Imperial Teen


How many perfect pop records does the world need? For what it's worth, here's one more. Yes, another of those vexing recordings that does everything right from start to finish. And Imperial Teen has produced two such albums already.

Formed by Faith No More keyboardist Roddy Bottum in 1994 as an alternative to the "heavy band" stuff he was mired in at the time, Imperial Teen signed with Slash very quickly and churned out a great first record, Seasick, in 1996 and an even better second record, What Is Not To Love, for the label in 1999. Then they got dropped in an artist purge by Slash's parent company, Universal.
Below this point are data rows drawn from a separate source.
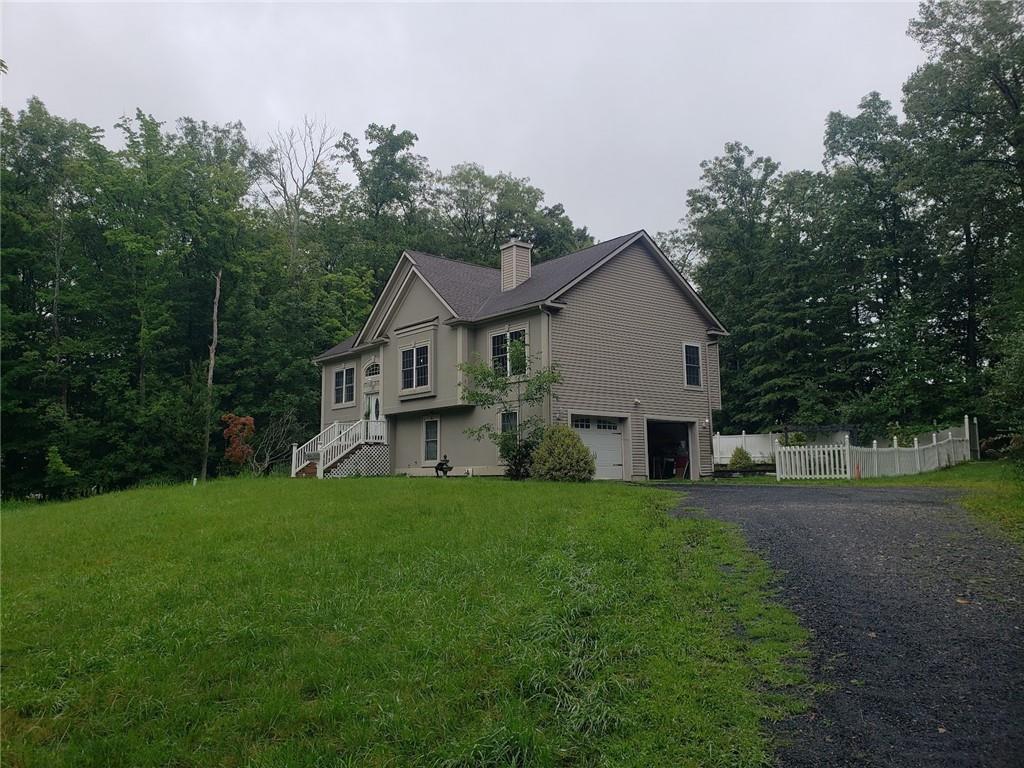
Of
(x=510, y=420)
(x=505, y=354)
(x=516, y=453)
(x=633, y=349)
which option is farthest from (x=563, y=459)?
(x=633, y=349)

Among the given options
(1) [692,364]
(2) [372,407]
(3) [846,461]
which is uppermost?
(1) [692,364]

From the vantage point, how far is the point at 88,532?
9.95m

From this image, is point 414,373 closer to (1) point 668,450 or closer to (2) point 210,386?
(1) point 668,450

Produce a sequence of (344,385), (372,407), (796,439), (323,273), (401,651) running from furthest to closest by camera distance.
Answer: (323,273), (344,385), (796,439), (372,407), (401,651)

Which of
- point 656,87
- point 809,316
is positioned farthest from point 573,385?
point 809,316

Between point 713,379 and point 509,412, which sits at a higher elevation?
point 713,379

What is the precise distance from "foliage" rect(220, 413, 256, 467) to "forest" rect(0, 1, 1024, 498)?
1455 millimetres

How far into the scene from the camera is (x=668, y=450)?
25453 mm

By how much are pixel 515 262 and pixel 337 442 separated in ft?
28.9

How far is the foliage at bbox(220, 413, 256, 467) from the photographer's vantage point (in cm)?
2642

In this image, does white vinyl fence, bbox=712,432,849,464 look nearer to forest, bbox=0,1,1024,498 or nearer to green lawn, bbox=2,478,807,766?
forest, bbox=0,1,1024,498

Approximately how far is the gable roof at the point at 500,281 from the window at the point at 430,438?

Now they're on the Chapel Hill, North Carolina, indie Merge with their best record yet. Sound familiar? Getting dropped by a pseudo-major label and getting picked up by an indie label is becoming the rule rather than the exception for a lot of bands these days. But, in Imperial Teen's case, it's a good thing.

So what does the band offer us with this third trip to the alt-pop well? Twelve great originals, subtle production by Redd Kross' Steven McDonald, good guitar and keyboard work, and hooks, choruses, and melodies that just keep churning around in your noggin' -- in other words, just what fans have come to expect from this underrated band. Consider your purchase an investment in a culture that can keep on producing minor gems like this.